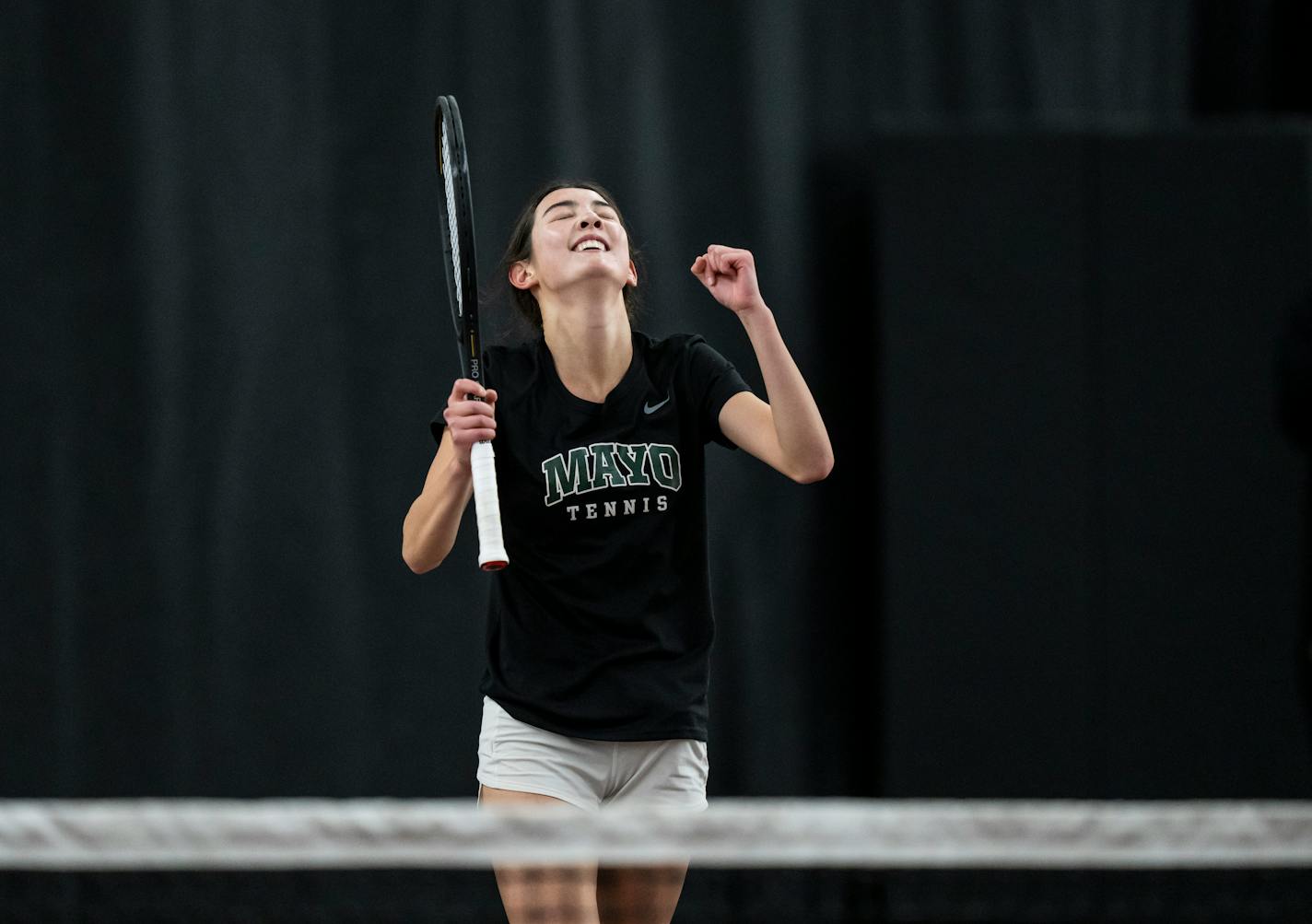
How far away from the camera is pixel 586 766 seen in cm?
221

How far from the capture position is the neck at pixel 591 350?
7.69 ft

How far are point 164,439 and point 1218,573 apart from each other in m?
3.01

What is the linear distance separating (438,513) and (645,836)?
672mm

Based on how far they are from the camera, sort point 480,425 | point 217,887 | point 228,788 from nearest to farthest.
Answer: point 480,425, point 217,887, point 228,788

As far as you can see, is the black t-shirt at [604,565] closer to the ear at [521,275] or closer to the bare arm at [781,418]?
the bare arm at [781,418]

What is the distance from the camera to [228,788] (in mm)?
4465

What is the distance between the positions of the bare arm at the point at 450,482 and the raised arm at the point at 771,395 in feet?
1.21

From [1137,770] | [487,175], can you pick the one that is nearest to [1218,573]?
[1137,770]

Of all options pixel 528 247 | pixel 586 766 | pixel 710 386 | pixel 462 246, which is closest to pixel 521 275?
pixel 528 247

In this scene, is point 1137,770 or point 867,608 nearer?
point 1137,770

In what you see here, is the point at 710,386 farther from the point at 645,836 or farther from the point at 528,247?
the point at 645,836

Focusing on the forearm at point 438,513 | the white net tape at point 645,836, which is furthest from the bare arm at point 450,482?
the white net tape at point 645,836

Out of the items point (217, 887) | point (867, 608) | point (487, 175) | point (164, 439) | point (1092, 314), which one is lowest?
point (217, 887)

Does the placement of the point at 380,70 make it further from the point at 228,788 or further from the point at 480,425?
the point at 480,425
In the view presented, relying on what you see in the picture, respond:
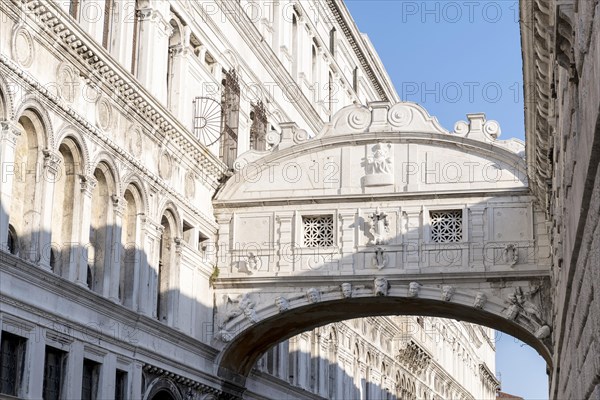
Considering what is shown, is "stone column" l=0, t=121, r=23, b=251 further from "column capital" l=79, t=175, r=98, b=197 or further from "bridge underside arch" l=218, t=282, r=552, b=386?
"bridge underside arch" l=218, t=282, r=552, b=386

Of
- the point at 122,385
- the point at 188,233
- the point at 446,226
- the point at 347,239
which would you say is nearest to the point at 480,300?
the point at 446,226

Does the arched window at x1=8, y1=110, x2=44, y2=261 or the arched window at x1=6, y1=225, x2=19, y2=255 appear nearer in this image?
the arched window at x1=6, y1=225, x2=19, y2=255

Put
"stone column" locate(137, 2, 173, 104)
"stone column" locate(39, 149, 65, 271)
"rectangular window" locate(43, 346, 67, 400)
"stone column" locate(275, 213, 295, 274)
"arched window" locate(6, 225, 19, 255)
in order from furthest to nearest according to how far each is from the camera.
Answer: "stone column" locate(275, 213, 295, 274) → "stone column" locate(137, 2, 173, 104) → "rectangular window" locate(43, 346, 67, 400) → "stone column" locate(39, 149, 65, 271) → "arched window" locate(6, 225, 19, 255)

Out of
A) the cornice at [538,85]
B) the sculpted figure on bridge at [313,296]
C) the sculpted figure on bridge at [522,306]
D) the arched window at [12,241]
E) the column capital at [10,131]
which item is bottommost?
the arched window at [12,241]

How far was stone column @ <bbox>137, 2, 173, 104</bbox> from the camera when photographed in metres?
21.0

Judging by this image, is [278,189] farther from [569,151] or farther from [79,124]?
[569,151]

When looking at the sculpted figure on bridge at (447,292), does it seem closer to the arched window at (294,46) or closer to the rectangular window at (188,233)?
the rectangular window at (188,233)

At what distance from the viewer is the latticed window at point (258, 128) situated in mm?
27750

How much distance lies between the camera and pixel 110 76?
730 inches

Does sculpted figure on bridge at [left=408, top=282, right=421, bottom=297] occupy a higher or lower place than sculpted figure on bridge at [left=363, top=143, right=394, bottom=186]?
lower

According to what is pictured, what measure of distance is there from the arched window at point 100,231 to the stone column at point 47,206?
75.6 inches

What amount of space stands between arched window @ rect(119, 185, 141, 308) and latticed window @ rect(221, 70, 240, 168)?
513cm

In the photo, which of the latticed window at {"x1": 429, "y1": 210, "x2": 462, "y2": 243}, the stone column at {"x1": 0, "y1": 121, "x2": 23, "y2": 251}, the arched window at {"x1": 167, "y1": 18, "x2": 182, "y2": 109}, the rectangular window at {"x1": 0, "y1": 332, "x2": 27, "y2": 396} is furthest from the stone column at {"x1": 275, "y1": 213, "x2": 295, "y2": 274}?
the stone column at {"x1": 0, "y1": 121, "x2": 23, "y2": 251}

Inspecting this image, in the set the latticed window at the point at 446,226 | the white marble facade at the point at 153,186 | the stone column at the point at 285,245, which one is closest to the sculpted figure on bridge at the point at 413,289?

> Challenge: Repeat the material above verbatim, with no pictures in the output.

> Written response:
How far away from the camera is pixel 586 766 seen in cm?
221

How far from the capture position is the neck at pixel 591 350?
7.69 ft

How far are point 164,439 and point 1218,573 apart from each other in m?
3.01

What is the linear distance separating (438,513) and (645,836)?
672mm

Based on how far they are from the camera, sort point 480,425 | point 217,887 | point 228,788 from nearest to farthest.
Answer: point 480,425, point 217,887, point 228,788

As far as you can see, is the black t-shirt at [604,565] closer to the ear at [521,275] or closer to the bare arm at [781,418]?
the bare arm at [781,418]

What is the distance from the camera to [228,788] (in mm)?
4465

What is the distance between the positions of the bare arm at the point at 450,482 and the raised arm at the point at 771,395 in feet?
1.21

From [1137,770] | [487,175], can you pick the one that is nearest to [1218,573]?
[1137,770]

Of all options pixel 528 247 | pixel 586 766 | pixel 710 386 | pixel 462 246, which is closest to pixel 521 275?
pixel 528 247

In this scene, is point 1137,770 or point 867,608 nearer?
point 1137,770

In what you see here, is the point at 710,386 farther from the point at 645,836 or farther from the point at 528,247?
the point at 645,836

Focusing on the forearm at point 438,513 | the white net tape at point 645,836, which is furthest from the bare arm at point 450,482?
the white net tape at point 645,836

Out of the items point (217, 887) | point (867, 608) | point (487, 175) | point (164, 439) | point (1092, 314), which one is lowest?
point (217, 887)

Does the placement of the point at 380,70 make it further from the point at 228,788 or further from the point at 480,425?
the point at 480,425
In the view presented, relying on what you see in the picture, respond:
Considering what is shown, is "stone column" l=0, t=121, r=23, b=251 further from "column capital" l=79, t=175, r=98, b=197 or further from "bridge underside arch" l=218, t=282, r=552, b=386?
"bridge underside arch" l=218, t=282, r=552, b=386

Of
- the point at 122,385
- the point at 188,233
- the point at 446,226
- the point at 347,239
which would you say is nearest to the point at 480,300?
the point at 446,226

Does the arched window at x1=8, y1=110, x2=44, y2=261 or the arched window at x1=6, y1=225, x2=19, y2=255 appear nearer in this image?
the arched window at x1=6, y1=225, x2=19, y2=255

Put
"stone column" locate(137, 2, 173, 104)
"stone column" locate(39, 149, 65, 271)
"rectangular window" locate(43, 346, 67, 400)
"stone column" locate(275, 213, 295, 274)
"arched window" locate(6, 225, 19, 255)
in order from furthest to nearest according to how far each is from the camera.
Answer: "stone column" locate(275, 213, 295, 274) → "stone column" locate(137, 2, 173, 104) → "rectangular window" locate(43, 346, 67, 400) → "stone column" locate(39, 149, 65, 271) → "arched window" locate(6, 225, 19, 255)

Out of
A) the cornice at [538,85]
B) the sculpted figure on bridge at [313,296]
C) the sculpted figure on bridge at [522,306]
D) the arched window at [12,241]
E) the column capital at [10,131]
which item is bottommost?
the arched window at [12,241]

How far was stone column @ <bbox>137, 2, 173, 104</bbox> from the camera when photographed in metres?
21.0

Judging by this image, is [278,189] farther from [569,151] or farther from [79,124]?
[569,151]

When looking at the sculpted figure on bridge at (447,292), does it seem closer to the arched window at (294,46) or closer to the rectangular window at (188,233)?
the rectangular window at (188,233)

At what distance from the viewer is the latticed window at point (258, 128) situated in mm?
27750

How much distance lies between the camera and pixel 110 76?
730 inches

Does sculpted figure on bridge at [left=408, top=282, right=421, bottom=297] occupy a higher or lower place than sculpted figure on bridge at [left=363, top=143, right=394, bottom=186]?
lower

According to what is pictured, what measure of distance is there from the arched window at point 100,231 to the stone column at point 47,206?
75.6 inches

What amount of space stands between arched window @ rect(119, 185, 141, 308) and latticed window @ rect(221, 70, 240, 168)?
513cm

In the photo, which of the latticed window at {"x1": 429, "y1": 210, "x2": 462, "y2": 243}, the stone column at {"x1": 0, "y1": 121, "x2": 23, "y2": 251}, the arched window at {"x1": 167, "y1": 18, "x2": 182, "y2": 109}, the rectangular window at {"x1": 0, "y1": 332, "x2": 27, "y2": 396} is furthest from the stone column at {"x1": 275, "y1": 213, "x2": 295, "y2": 274}?
the stone column at {"x1": 0, "y1": 121, "x2": 23, "y2": 251}

Inspecting this image, in the set the latticed window at the point at 446,226 | the white marble facade at the point at 153,186 | the stone column at the point at 285,245, which one is closest to the sculpted figure on bridge at the point at 413,289?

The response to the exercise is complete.